LSU coach Lane Kiffin is currently in the two-year-long process of reconciling with his ex-wife, Layla Kiffin, with reports putting their reconnection at some point in late 2024. It became official in January of last year, when an Instagram post showed them together. They have since moved back together, and everything seems swimmingly for the family now, based in Baton Rouge.
However, this was a long process, as a new interview with Vanity Fair now attests. At the center of it is the years-long reckoning process with his drinking problem, the coach has gone through:
“My whole drive when I was younger was like, How fast can I get everything? How fast can I get the big job? The big contract?” Kiffin, 51, said. “As I’ve gotten older, I’ve tried to work on that, making decisions that are more delayed gratification…I got tired of digging out of hangovers, tired of digging out of situations or things I said.”

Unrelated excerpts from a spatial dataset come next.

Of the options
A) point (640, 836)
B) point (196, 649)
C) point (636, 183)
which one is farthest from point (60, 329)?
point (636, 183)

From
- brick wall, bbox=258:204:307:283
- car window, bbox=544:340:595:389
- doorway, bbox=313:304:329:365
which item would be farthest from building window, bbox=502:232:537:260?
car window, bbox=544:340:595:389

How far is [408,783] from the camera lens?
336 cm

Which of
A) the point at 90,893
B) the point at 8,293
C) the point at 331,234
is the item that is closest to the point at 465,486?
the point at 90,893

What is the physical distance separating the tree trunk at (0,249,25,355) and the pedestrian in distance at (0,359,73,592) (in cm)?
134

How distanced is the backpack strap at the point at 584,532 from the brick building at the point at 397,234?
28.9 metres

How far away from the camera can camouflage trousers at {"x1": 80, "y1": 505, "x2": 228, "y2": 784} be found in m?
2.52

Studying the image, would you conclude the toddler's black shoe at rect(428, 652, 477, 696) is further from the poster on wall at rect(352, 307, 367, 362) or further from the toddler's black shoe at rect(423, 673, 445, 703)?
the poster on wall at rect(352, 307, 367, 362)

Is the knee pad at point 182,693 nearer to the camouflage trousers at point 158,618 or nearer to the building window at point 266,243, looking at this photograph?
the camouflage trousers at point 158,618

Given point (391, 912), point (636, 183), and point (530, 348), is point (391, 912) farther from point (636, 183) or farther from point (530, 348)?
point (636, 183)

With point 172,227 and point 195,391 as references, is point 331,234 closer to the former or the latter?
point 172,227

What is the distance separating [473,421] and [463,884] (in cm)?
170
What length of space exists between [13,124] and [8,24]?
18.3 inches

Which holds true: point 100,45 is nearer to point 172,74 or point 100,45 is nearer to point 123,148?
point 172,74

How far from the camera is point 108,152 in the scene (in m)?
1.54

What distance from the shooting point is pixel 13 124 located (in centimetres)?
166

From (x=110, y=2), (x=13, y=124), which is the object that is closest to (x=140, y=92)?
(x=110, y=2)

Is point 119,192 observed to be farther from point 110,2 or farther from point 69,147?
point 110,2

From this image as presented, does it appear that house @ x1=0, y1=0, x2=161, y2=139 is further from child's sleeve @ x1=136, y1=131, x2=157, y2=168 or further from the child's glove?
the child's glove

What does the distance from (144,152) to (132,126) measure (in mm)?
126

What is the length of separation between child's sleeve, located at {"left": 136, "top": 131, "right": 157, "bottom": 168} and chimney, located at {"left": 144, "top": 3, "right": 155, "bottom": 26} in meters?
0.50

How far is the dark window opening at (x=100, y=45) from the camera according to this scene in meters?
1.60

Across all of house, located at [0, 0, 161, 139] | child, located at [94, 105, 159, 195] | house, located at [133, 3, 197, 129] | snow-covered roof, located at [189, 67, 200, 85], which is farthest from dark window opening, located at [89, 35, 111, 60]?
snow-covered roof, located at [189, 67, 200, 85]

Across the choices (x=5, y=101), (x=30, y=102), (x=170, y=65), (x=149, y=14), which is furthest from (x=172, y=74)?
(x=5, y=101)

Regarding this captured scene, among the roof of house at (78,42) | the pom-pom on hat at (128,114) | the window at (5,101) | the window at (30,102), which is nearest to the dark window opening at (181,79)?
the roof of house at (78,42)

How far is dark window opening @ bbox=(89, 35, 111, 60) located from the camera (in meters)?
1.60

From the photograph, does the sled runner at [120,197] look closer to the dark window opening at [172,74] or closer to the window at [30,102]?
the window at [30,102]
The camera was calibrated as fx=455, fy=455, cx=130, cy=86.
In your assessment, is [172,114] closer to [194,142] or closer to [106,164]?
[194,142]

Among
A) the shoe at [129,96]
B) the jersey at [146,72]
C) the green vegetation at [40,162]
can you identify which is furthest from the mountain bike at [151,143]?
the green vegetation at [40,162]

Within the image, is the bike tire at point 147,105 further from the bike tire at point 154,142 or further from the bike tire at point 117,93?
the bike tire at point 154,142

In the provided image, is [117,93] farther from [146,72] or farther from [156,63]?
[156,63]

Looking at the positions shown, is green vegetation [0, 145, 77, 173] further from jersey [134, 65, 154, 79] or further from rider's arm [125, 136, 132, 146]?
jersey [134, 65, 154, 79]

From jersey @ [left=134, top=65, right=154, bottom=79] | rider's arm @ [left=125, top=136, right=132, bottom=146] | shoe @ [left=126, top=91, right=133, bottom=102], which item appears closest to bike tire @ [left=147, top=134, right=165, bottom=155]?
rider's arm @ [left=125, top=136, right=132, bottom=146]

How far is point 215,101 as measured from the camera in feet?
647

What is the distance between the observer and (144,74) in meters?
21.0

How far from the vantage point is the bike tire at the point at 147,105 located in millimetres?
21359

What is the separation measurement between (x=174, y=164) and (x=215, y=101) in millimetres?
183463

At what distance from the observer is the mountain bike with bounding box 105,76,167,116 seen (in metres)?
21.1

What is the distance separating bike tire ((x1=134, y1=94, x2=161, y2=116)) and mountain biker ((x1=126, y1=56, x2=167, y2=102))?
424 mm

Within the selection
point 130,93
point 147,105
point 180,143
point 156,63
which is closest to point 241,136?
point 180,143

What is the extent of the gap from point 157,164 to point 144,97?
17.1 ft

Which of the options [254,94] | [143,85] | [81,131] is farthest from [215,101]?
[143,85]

This is a departure from the official story the then Alabama offensive coordinator told the press in 2016 when he got divorced from Layla, with him saying at the time that the separation was a mutual decision and that they remained committed to parenting their three kids.

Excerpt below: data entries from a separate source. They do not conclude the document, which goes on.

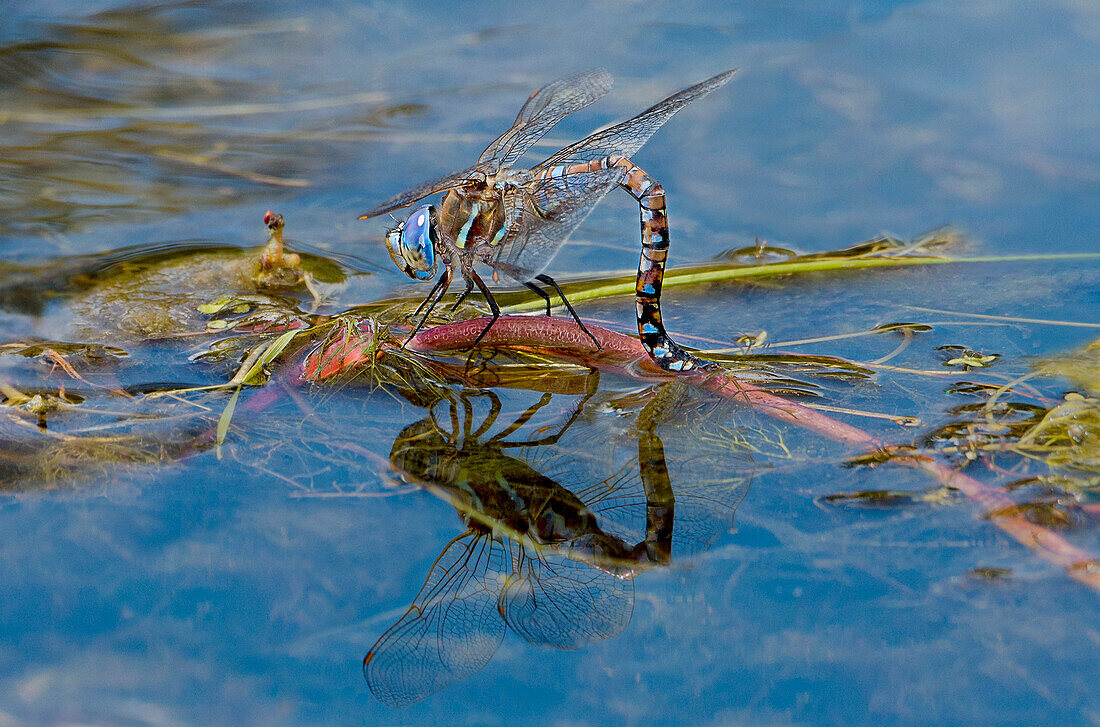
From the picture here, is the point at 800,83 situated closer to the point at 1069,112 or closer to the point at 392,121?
the point at 1069,112

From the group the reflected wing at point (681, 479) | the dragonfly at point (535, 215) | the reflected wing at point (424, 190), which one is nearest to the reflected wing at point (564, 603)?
the reflected wing at point (681, 479)

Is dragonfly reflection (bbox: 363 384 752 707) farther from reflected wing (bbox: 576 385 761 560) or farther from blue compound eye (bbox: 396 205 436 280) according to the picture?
blue compound eye (bbox: 396 205 436 280)

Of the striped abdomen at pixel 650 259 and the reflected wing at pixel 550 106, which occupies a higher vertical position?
the reflected wing at pixel 550 106

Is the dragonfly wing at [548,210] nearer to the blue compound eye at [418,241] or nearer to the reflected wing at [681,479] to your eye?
the blue compound eye at [418,241]

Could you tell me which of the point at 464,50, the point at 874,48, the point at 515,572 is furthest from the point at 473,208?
the point at 874,48

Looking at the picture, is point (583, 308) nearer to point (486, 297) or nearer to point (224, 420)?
point (486, 297)

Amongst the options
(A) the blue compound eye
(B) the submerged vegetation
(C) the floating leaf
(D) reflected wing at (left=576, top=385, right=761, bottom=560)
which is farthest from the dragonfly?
(C) the floating leaf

According to Vanity Fair, Lane Kiffin’s initial years as a high-end coach went hard on him, and he developed a habit of pounding beers and drinking vodka, which took a heavy toll on his marriage. In 2021, he stopped drinking and adopted hot yoga and pickleball as a way to deal with stress.
In a 2024 interview with ESPN, he shared the following excerpt from his Alcoholics Anonymous journal:
“Ego was being replaced with self-respect, resentment and hatred were being replaced with tolerance and understanding.”
Lane Kiffin’s move to LSU: More than money?
For a while, it’s been understood that Lane Kiffin’s decision to move from Ole Miss to LSU was primarily motivated by financial aspects. In his latest interview with Vanity Fair, Kiffin seems to make it look like it was about taking a stance against racism:
“‘Hey, coach, we really like you. But my grandparents aren’t letting me move to Oxford, Mississippi.’ That doesn’t come up when you say Baton Rouge, Louisiana. Parents were sitting here this weekend saying the campus’s diversity feels so great: ‘It feels like there’s no segregation. And we want that for our kid because that’s the real world.’”
Ole Miss is known to be one of the most socially conservative educational institutions, with the school using Confederate-related iconography repeatedly. It also has a contentious history of riots and racist incidents during the Civil Rights era, including connections to the Ku Klux Klan.
However, it could seem like the allegation by Kiffin is coming out of left field, after his reputation took a hit for leaving the Rebels in the wake of their first College Football Playoff participation.